II) Les limites humaines et philosophiques de l'observation :

« Assumer le plus d'humanité possible : voilà la bonne formule. »

 

    Nous allons tenter de mettre en lumière ce qui peut gêner l'observation chez nos personnages et quelles sont les limites qui, une fois passées, mettent cette observation en faillite.

 

Entre fatigue et paresse :

    Dans L'Immoraliste, le regard apparaît à l'intérieur de quelques scènes comme l'action la moins pénible et qui pourtant coûte au héros convalescent, qu'il se soit fixé sur Marceline :

Marceline « lit ; elle coud ; elle écrit. Je ne fais rien. Je la regarde. Ô Marceline ! Marceline !... Je regarde. Je vois le soleil ; je vois l'ombre ; je vois la ligne de l'ombre se déplacer ; j'ai si peu à penser, que l'observe. Je suis encore très faible ; je respire très mal ; tout me fatigue, même lire » dit Michel, p. 32.

   ...ou sur les enfants :

« Les enfants, durant ces tristes jours, furent pour moi la seule distraction possible. Par la pluie, seuls les très familiers entraient ; ils s'asseyaient devant le feu, en cercle. J'étais trop fatigué, trop souffrant pour autre chose que les regarder » dit Michel, p. 53.

* * *

▶ _CONSIGNE_: Reproduisez intégralement, s'il vous plaît, l'extrait sur les limites de l'observation. Les entrées n'ont aucun rôle dans ce travail.

* * *

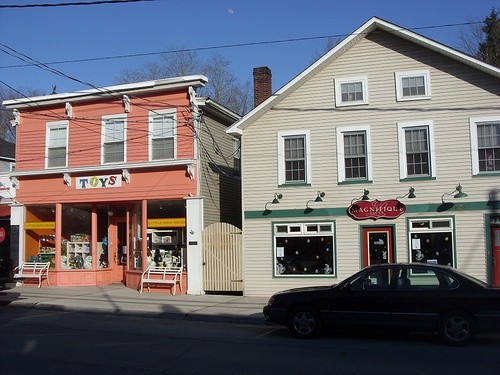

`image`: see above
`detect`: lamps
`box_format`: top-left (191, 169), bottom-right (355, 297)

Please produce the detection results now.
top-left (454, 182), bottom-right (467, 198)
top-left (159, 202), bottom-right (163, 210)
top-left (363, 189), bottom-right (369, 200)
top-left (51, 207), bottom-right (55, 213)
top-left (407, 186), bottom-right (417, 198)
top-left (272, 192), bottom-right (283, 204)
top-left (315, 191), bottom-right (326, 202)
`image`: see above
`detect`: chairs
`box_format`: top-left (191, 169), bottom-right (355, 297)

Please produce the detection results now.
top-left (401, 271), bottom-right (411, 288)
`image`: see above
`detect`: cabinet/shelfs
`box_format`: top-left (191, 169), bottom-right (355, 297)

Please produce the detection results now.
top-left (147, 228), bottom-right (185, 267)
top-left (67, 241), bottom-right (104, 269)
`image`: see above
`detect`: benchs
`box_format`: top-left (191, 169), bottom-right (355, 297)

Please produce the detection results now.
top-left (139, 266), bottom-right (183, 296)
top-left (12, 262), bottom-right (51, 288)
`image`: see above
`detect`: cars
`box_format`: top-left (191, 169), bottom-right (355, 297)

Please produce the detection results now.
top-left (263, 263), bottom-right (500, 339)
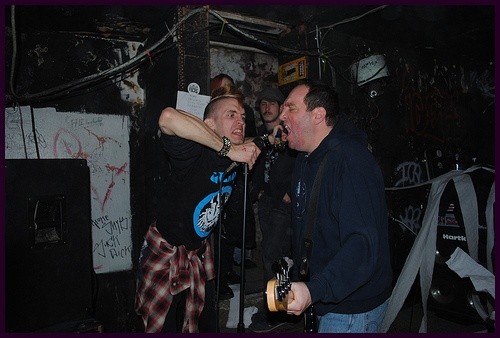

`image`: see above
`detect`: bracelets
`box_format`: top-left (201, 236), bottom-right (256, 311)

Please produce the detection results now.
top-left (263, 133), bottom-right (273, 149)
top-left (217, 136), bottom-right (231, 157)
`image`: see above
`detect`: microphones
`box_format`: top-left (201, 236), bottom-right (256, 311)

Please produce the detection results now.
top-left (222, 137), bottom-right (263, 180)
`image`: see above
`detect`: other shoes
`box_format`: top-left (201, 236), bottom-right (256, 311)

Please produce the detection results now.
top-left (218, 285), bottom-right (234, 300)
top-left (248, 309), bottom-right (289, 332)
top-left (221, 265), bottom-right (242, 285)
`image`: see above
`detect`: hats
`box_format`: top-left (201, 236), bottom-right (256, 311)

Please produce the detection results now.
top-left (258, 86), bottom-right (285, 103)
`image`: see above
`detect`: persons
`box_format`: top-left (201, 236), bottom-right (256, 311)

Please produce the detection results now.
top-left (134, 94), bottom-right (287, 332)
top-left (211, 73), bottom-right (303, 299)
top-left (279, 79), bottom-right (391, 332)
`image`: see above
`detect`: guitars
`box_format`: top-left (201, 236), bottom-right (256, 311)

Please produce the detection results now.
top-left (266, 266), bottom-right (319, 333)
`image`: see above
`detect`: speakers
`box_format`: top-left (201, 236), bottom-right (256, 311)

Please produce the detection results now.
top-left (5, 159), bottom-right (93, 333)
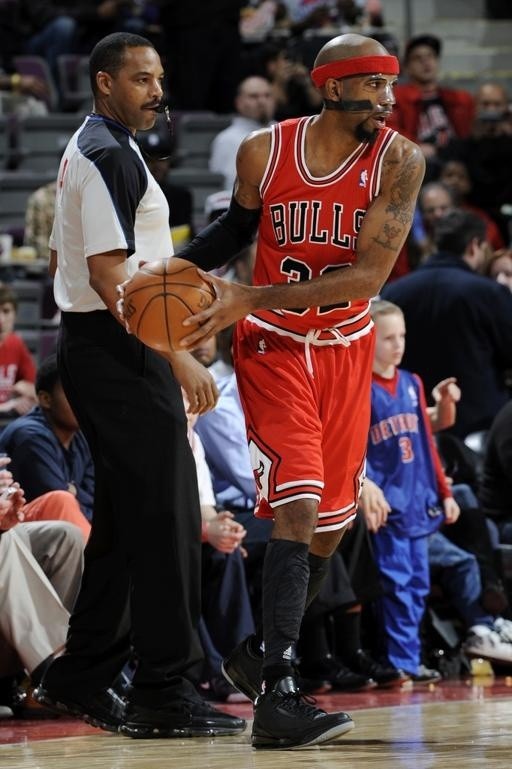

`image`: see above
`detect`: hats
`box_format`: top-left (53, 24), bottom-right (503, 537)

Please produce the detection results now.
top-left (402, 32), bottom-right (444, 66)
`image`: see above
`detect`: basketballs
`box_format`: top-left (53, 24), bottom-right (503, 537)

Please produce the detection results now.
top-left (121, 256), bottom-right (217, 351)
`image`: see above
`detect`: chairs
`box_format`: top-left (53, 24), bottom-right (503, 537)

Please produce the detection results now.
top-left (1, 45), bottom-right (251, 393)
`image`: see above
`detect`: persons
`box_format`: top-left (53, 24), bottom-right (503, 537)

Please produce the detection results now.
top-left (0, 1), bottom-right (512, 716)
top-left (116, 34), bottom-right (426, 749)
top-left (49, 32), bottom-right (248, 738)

* * *

▶ _CORRIGÉ_:
II) Les limites humaines et philosophiques de l'observation :

« Assumer le plus d'humanité possible : voilà la bonne formule. »

 

    Nous allons tenter de mettre en lumière ce qui peut gêner l'observation chez nos personnages et quelles sont les limites qui, une fois passées, mettent cette observation en faillite.

 

Entre fatigue et paresse :

    Dans L'Immoraliste, le regard apparaît à l'intérieur de quelques scènes comme l'action la moins pénible et qui pourtant coûte au héros convalescent, qu'il se soit fixé sur Marceline :

Marceline « lit ; elle coud ; elle écrit. Je ne fais rien. Je la regarde. Ô Marceline ! Marceline !... Je regarde. Je vois le soleil ; je vois l'ombre ; je vois la ligne de l'ombre se déplacer ; j'ai si peu à penser, que l'observe. Je suis encore très faible ; je respire très mal ; tout me fatigue, même lire » dit Michel, p. 32.

   ...ou sur les enfants :

« Les enfants, durant ces tristes jours, furent pour moi la seule distraction possible. Par la pluie, seuls les très familiers entraient ; ils s'asseyaient devant le feu, en cercle. J'étais trop fatigué, trop souffrant pour autre chose que les regarder » dit Michel, p. 53.